🤖 AI Summary
This paper addresses individual-level privacy protection for aggregate queries in multi-user dynamic systems—where users frequently join, leave, and update their data. To this end, it extends Pufferfish privacy to such dynamic settings for the first time. The authors propose a Laplace noise calibration mechanism grounded in the Wasserstein metric (i.e., the first-order Kantorovich distance), and establish a multi-user sensitive-pair model alongside a statistical indistinguishability analysis framework. Theoretically, they prove that an individual’s privacy budget depends solely on their own data distribution, independent of others’. For Bernoulli variables, they introduce a relaxable noise condition and derive sufficient conditions for Pufferfish privacy under four canonical secret-pair families. Experiments demonstrate that the method substantially reduces required noise magnitude for binary variables, thereby improving query accuracy and data utility—while strictly preserving Pufferfish privacy.
📝 Abstract
This paper studies how to achieve individual indistinguishability by pufferfish privacy in aggregated query to a multi-user system. It is assumed that each user reports realization of a random variable. We study how to calibrate Laplace noise, added to the query answer, to attain pufferfish privacy when user changes his/her reported data value, leaves the system and is replaced by another use with different randomness.

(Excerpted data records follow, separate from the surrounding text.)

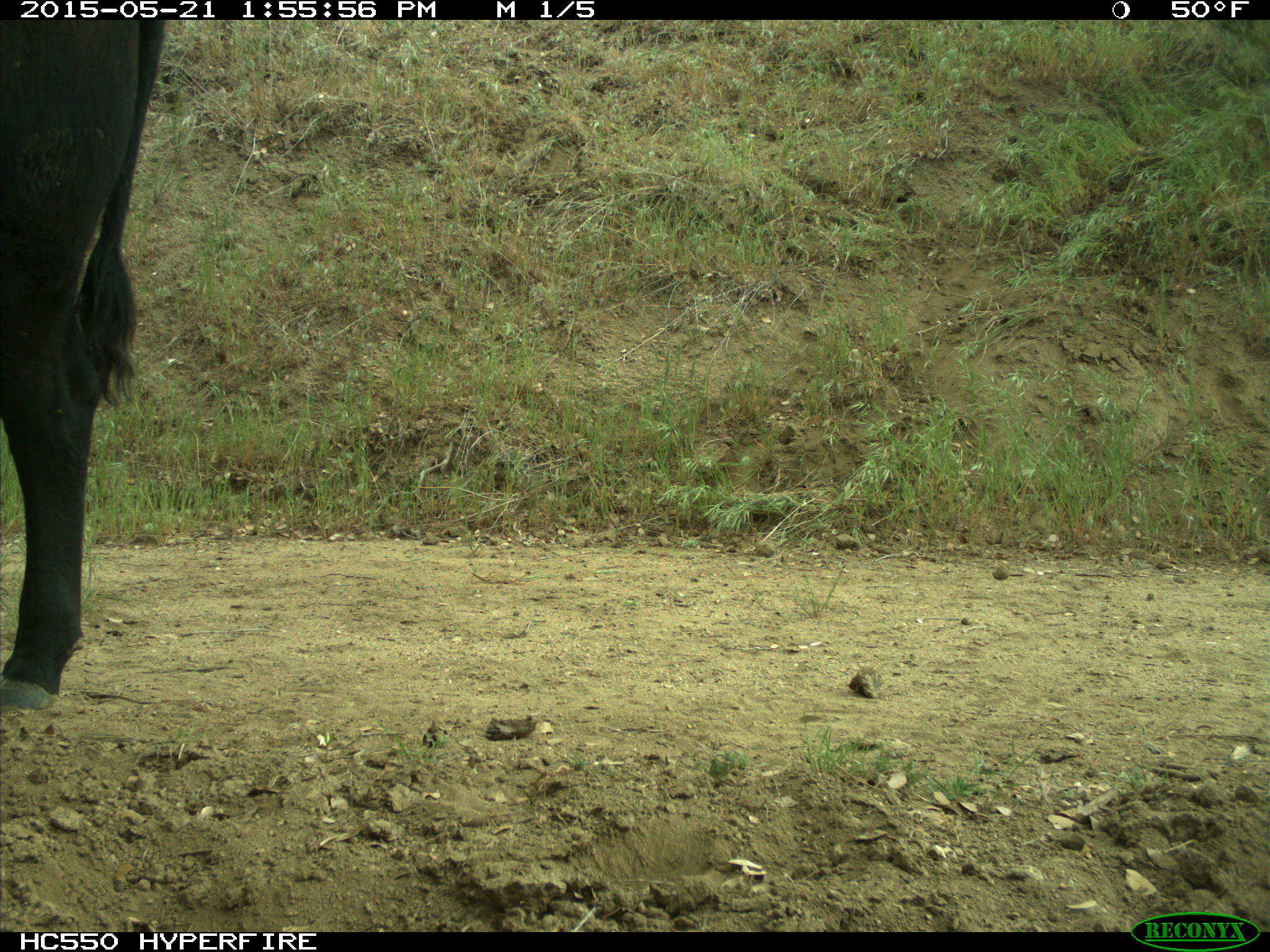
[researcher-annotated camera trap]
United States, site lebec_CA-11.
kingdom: Animalia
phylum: Chordata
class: Mammalia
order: Artiodactyla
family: Bovidae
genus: Bos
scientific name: Bos taurus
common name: domestic cow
Bos taurus (domestic cow).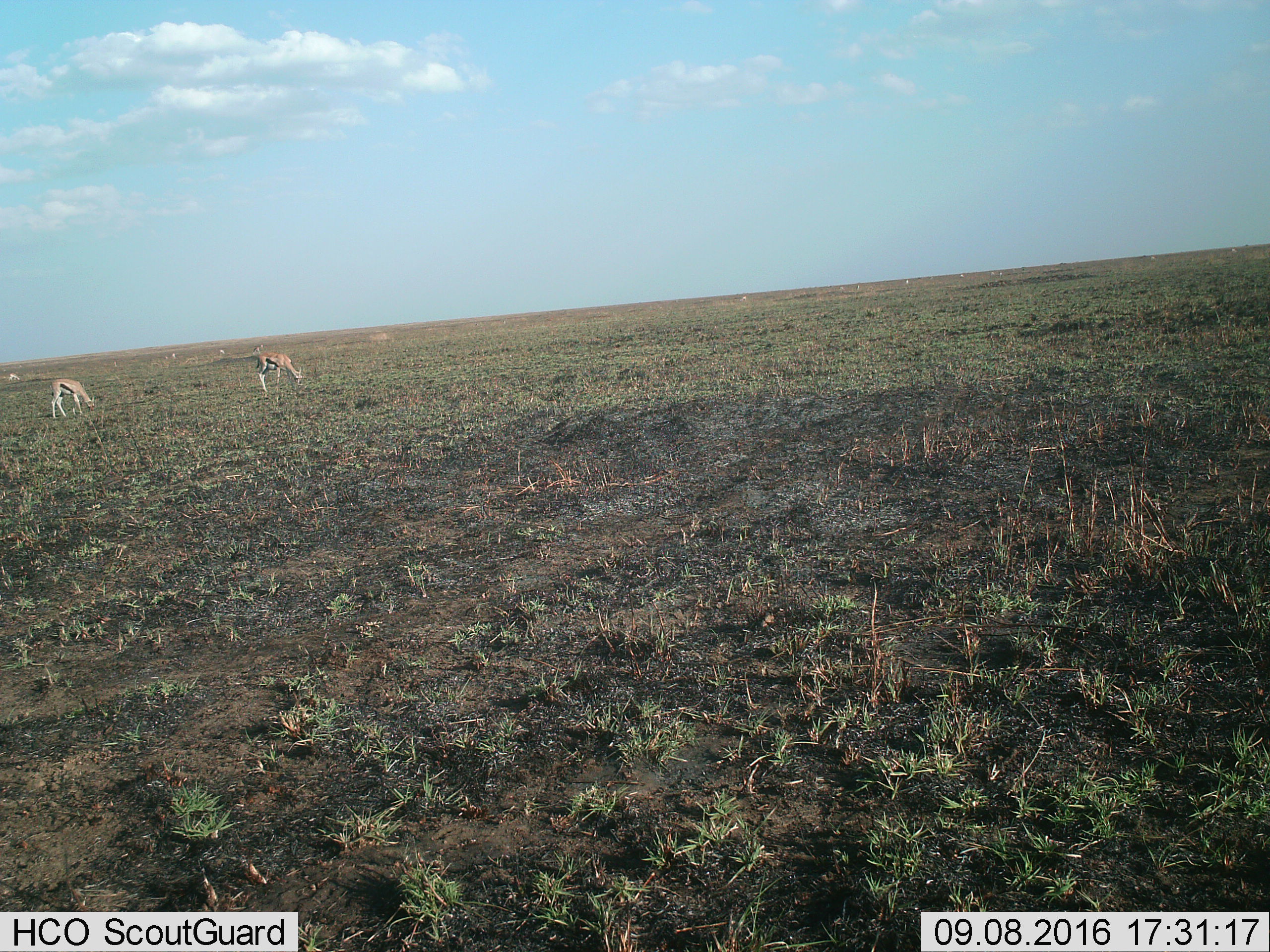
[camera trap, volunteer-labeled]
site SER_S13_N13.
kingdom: Animalia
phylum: Chordata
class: Mammalia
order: Artiodactyla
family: Bovidae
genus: Eudorcas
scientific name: Eudorcas thomsonii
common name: thomson's gazelle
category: gazellethomsons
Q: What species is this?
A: Gazellethomsons (thomson's gazelle) (Eudorcas thomsonii).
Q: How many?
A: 6.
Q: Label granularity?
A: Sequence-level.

Sufficient conditions are derived for all scenarios for attaining statistical indistinguishability on four sets of secret pairs. They are derived using the existing Kantorovich method (Wasserstain metric of order $1$). These results can be applied to attain indistinguishability when a certain class of users is added or removed from a tabular data. It is revealed that attaining indifference in individual's data is conditioned on the statistics of this user only. For binary (Bernoulli distributed) random variables, the derived sufficient conditions can be further relaxed to reduce the noise and improve data utility.